▸ Task requirements: Restate word for word the lines of the entries below, starting with the line that holds "First I Drink" and ending with the line that holds "Diet Culture Sucks Pin", and no others.

▸ Records for this exercise:
------------------------------
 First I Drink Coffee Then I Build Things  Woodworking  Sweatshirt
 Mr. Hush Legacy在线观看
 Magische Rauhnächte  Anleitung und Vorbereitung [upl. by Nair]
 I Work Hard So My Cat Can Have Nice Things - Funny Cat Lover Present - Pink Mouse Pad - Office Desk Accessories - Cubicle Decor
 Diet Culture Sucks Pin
------------------------------
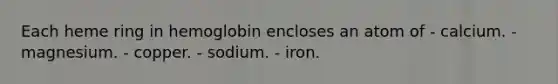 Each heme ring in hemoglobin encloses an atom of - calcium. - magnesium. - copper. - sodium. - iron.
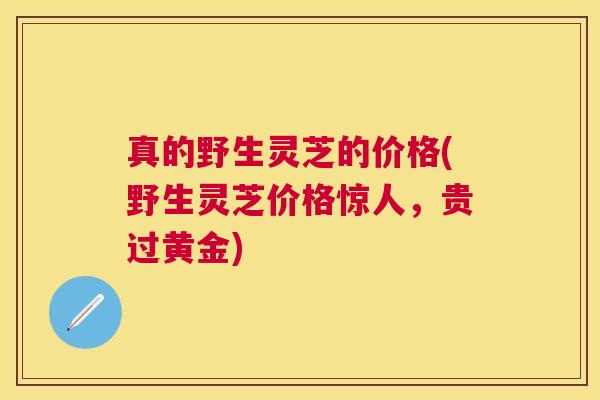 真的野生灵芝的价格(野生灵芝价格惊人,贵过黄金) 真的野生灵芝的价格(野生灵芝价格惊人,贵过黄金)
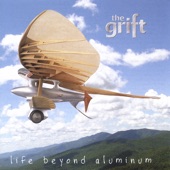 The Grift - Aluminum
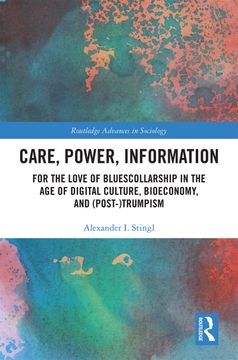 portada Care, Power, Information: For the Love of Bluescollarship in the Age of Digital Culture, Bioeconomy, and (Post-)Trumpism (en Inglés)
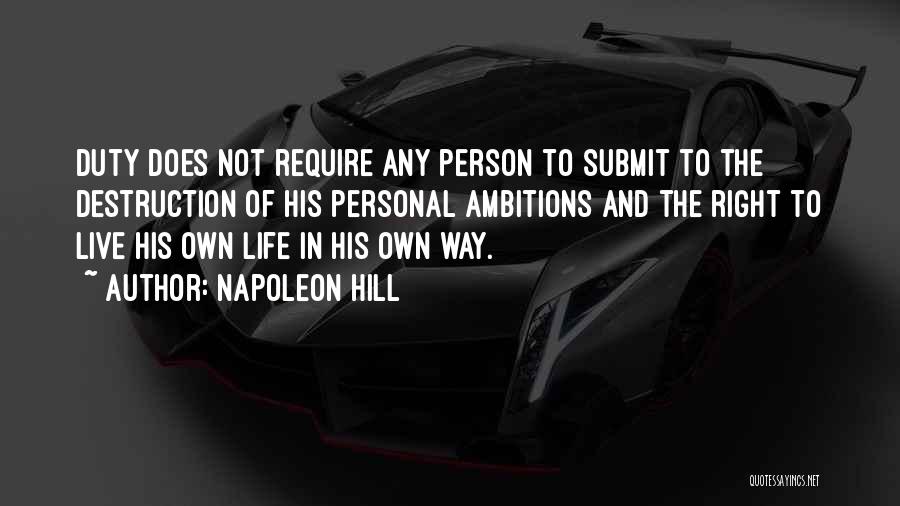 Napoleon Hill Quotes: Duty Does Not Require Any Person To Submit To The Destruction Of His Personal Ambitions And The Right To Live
------------------------------
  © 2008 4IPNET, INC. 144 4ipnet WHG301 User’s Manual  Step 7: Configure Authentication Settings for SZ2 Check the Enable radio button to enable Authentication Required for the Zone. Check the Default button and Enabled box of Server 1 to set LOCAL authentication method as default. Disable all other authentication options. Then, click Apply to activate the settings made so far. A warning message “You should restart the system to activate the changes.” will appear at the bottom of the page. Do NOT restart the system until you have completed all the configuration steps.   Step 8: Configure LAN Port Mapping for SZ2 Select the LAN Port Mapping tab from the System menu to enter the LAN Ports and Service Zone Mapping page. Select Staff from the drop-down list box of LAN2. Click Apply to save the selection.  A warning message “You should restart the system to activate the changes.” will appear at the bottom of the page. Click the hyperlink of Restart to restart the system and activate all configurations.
------------------------------
▸ Written reply:
 First I Drink Coffee Then I Build Things  Woodworking  Sweatshirt
 Mr. Hush Legacy在线观看
 Magische Rauhnächte  Anleitung und Vorbereitung [upl. by Nair]
 I Work Hard So My Cat Can Have Nice Things - Funny Cat Lover Present - Pink Mouse Pad - Office Desk Accessories - Cubicle Decor
 Diet Culture Sucks Pin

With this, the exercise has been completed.